In the aftermath of a world shattered by unseen horrors, a lone figure stands firm: Malorie. Twelve years since she led her children blindfolded to safety, the fragile line between sanity and chaos endures, bound by the fabric of a blindfold. This chilling fiction writing extension of the tale that commenced with “Bird Box” delves into her struggle.
Malorie’s rules are simple yet crucial: never remove the blindfold, distrust your sight, and never look. Amidst monotony, a whisper of
impossible news rekindles hope—a lost beloved may live. But to reclaim her past life, Malorie must confront the enigmatic entities that once pushed humanity to the brink. In a world where monsters wear familiar and unfamiliar faces, she battles both creatures and the unsettling whispers of experiments.
A heart-wrenching dilemma emerges – uphold her family’s rules or brave the shadows, grasping at hope. In this continuation, Malorie’s resolve is tested against evolving terrors as she rewrites survival’s rules or surrenders to consuming darkness—a tale embodying the essence of fiction writing’s power.
Malorie kind of snuck up on me – I’ve been in and out of the book community a lot lately (due to personal and career-driven reasons), so I didn’t even know this book was coming out. The second I saw it on the Kindle store, though, I bought it without even reading the synopsis or any reviews or anything. Bird Box was and still is one of my all-time favorite books, and I have read it multiple times since its release. The Netflix adaptation was okay – as usual, I’m all about the books instead of the movies so this was no surprise to me – and when I saw that it had a sequel I couldn’t help myself.
I started reading it as soon as I purchased it. I was so excited to jump back into the world of Malorie, Tom, and Olympia, even if it meant it was going to end up taking place years later, when the kids are now teenagers.
I’ve probably introduced a spoiler already, especially for those who haven’t read Bird Box, so I’m going to try and keep this review spoiler-free from here on out.
“‘You might do all you can to avoid the new world, but it’s going to come knocking, in some form or another, soon enough.'”
Malorie doesn’t really continue the events that occur after the first book. Instead, it touches on them lightly, and skips ahead, into the future, by about twelve years. This puts Malorie’s children as teenagers, so of course, they are wanting to explore the world and discover things for themselves.

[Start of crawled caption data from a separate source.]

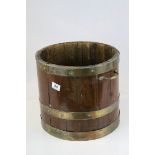 A Georgian style brass bound twin handled barrel, diameter 34cm, height 30cm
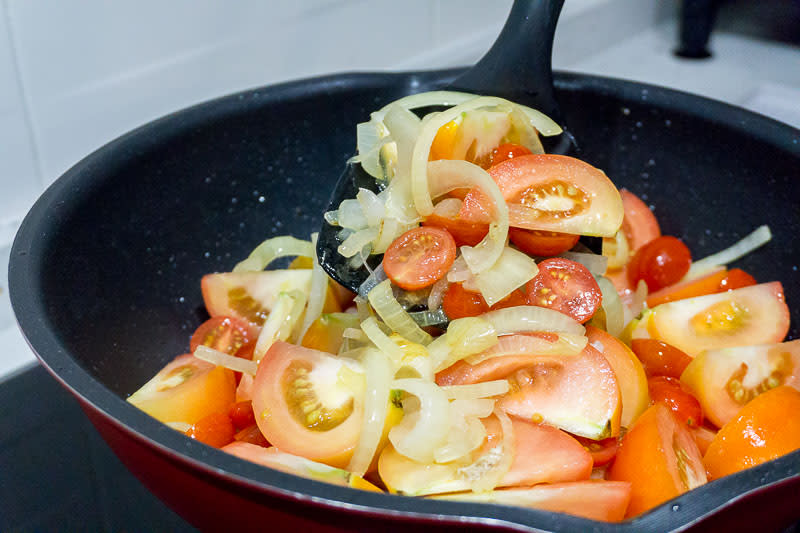 Mixing tomatoes and onions for Lemony Braised Chicken Legs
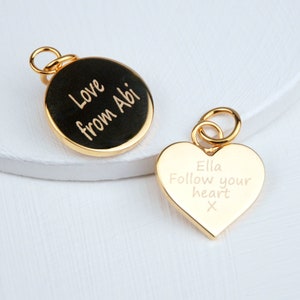 Personalised Gold Heart or Circle Disc Charm which is engraved on one or both sides. Shown close up with jump ring.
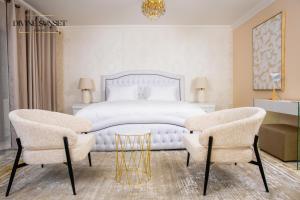 a bedroom with a white bed and two chairs at Olifile Boutique Hotel & Restaurant in Midrand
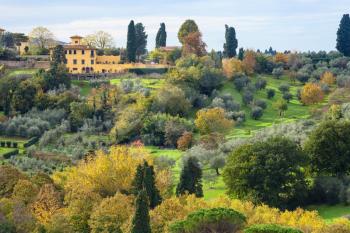 travel to Italy - above view of green and yellow gardens in Florence neighborhood from Piazzale Michelangelo in Florence city in autumn
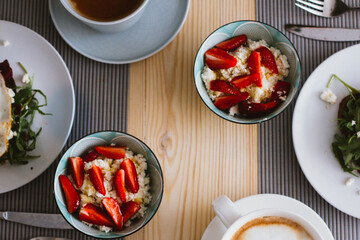 varied breakfast on a wooden table.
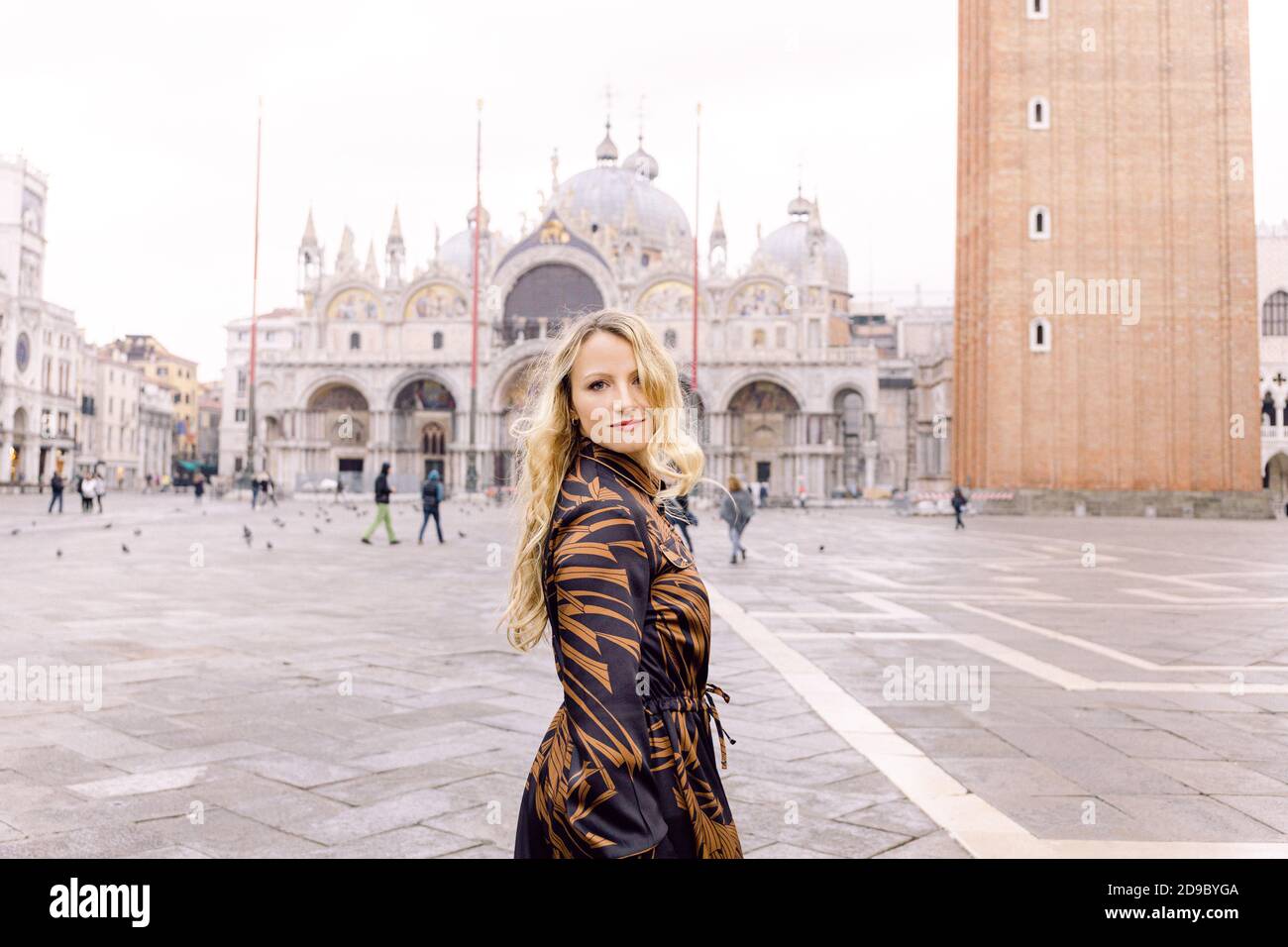 Blonde woman looking at the camera, in a long dark dress walking in Piazza San Marco, Venice, Italy Stock Photo
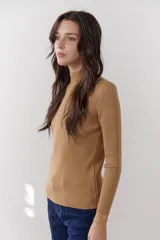 Polera de tejido morley color azul, con cuello alto y mangas largas, de corte ajustado al cuerpo.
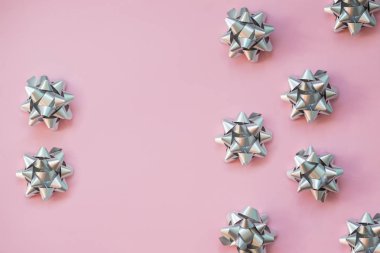 Pembe pastel masa üst görünümünde dekorasyon için moda yay. Düz Doğum günü, Noel veya düğün için kompozisyon yatıyordu. pembe üzerinde izole gür yay. Metalik yay, trendy arka planda tatil hediye dekorasyon
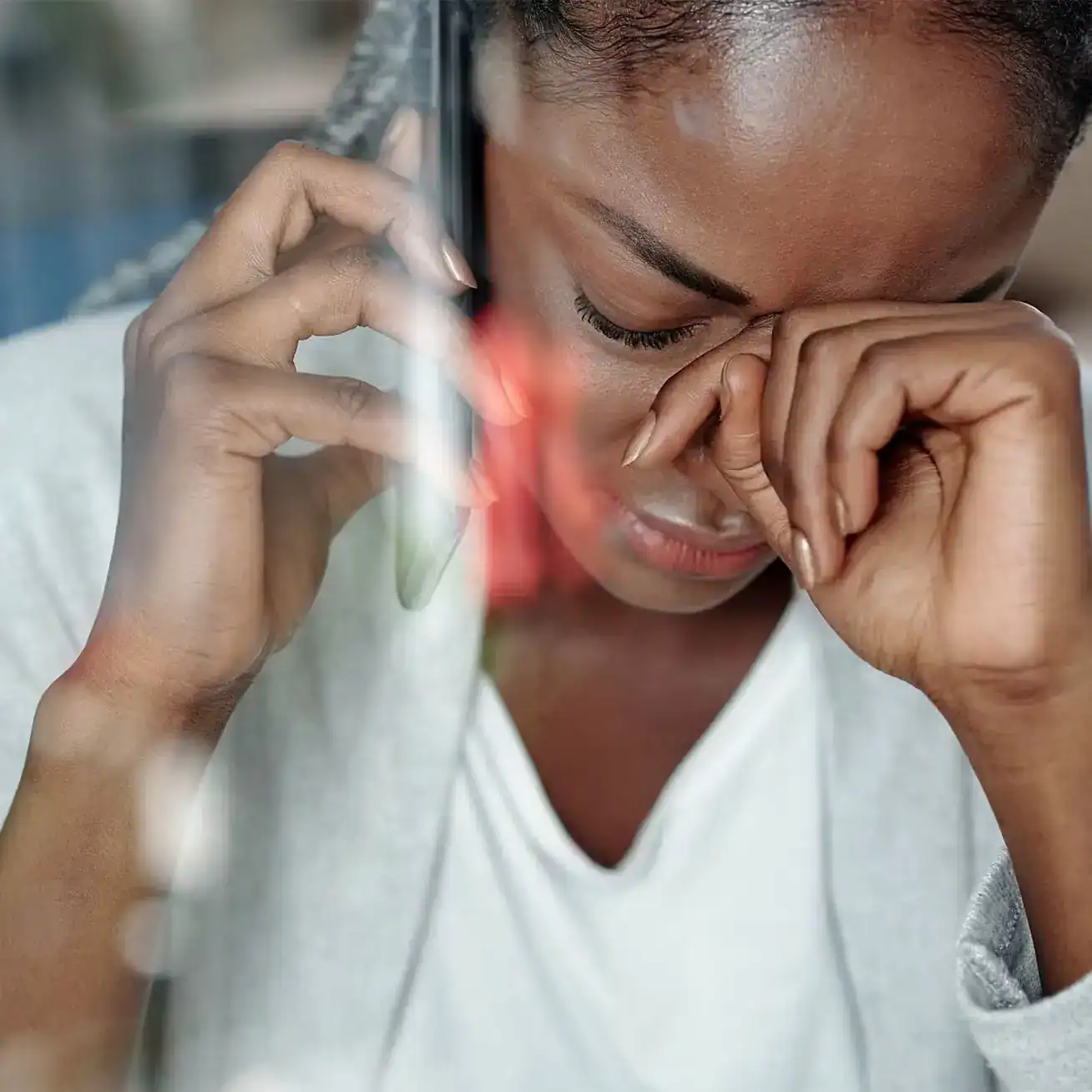 Distressed woman on phone call wiping tears after receiving accident news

The only problem with that is – the creatures are still around. They are still making people go mad, kill themselves, hurt others, etc. Only there are more of the creatures now than there were years ago, and Malorie and her children have to be more careful now than ever.
“And Tom and Olympia both have pondered aloud, in their own ways, the worth of a life in which the only aim is to keep living.”
When a census man comes around to their camp and leaves some papers on the steps, Malorie finds out something that she never expected – according to this man’s census report, her parents – whom she has believed to be dead for seventeen years now – are still alive.
Driven by her desire to be reunited with her parents, Malorie takes her teens on a trip on a train to try and find them. Along the way are plenty of surprises – including an old nemesis from her time in the old house where her children were born.
Was Malorie a great continuation of the Bird Box story? Yes.
Did Malorie have a lot to offer to enrich the story, giving it more meaning all these years later? Yes.
Do I feel like it was perfect, like it answered all of my questions without leaving me with more? Well, not exactly.
After all this time, I still don’t have a solid picture of what these creatures look like. I wish that description could have been included in the book, especially after the events toward the end. I think that would have added a certain harrowing realism to the storyline, but who knows, maybe that is in store for Book 3, if there is one? Or maybe, just maybe, that will be revealed in the next movie, provided Netflix decides to make it?
That all being said, I think that Malorie was a true, promising successor to Bird Box. It introduced us to new characters and we even got to deal with the surprise and stresses of an old character we didn’t know was going to be making a reappearance. I did enjoy this book, and I found myself hooked on finding out what happened next. But for some reason, this didn’t hold my attention quite as much as Bird Box did. I wish there would have been a little more in terms of clarification on a few things, butt like I said, maybe that’s to come. There was quite a bit of emotions running all over the place in this book, too, as well as a bunch of brother-sister moments and bonding that really helped to build an accurate depiction of their relationship and their views on the world.